[WHAT IS EXPECTED] Copy the records word for word, beginning at the line that contains "Between point (822, 289)" and continuing through the end of the records.

[Dataset records]
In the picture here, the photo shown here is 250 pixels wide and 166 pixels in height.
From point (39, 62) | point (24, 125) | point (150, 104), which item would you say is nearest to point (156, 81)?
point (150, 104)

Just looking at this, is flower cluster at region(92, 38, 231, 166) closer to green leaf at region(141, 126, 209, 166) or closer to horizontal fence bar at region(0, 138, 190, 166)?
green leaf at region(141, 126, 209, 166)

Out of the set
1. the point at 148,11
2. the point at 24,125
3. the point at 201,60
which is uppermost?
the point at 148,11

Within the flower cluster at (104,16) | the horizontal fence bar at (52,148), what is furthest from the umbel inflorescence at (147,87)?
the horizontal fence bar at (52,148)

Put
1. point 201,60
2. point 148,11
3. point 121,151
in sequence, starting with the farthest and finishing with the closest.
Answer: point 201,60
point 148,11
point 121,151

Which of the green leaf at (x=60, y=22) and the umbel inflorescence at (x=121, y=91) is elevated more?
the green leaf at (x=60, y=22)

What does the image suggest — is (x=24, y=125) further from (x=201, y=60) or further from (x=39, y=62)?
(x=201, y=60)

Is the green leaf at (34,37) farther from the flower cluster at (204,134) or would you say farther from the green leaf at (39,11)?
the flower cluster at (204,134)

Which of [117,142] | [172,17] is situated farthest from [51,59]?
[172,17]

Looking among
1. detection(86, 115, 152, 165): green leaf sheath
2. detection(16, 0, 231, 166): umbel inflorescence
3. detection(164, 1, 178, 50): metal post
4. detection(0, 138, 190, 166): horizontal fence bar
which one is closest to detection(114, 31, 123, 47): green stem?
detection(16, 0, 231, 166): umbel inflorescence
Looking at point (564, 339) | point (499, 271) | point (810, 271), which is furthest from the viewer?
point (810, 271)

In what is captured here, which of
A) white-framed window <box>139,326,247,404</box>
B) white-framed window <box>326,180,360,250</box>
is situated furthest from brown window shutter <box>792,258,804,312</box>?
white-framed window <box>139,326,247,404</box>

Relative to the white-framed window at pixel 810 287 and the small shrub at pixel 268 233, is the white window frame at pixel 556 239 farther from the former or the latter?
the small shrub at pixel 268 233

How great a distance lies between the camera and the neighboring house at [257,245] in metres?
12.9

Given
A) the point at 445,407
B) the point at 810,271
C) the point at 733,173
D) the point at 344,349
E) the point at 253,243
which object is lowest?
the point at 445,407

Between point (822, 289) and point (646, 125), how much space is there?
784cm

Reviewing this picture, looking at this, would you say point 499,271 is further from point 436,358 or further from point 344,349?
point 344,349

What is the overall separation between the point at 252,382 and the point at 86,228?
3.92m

[EXERCISE SOLUTION]
Between point (822, 289) and point (646, 125), how much space is there?
784cm

Reviewing this picture, looking at this, would you say point 499,271 is further from point 436,358 or further from point 344,349?
point 344,349

What is the overall separation between the point at 252,382 and the point at 86,228?
3.92m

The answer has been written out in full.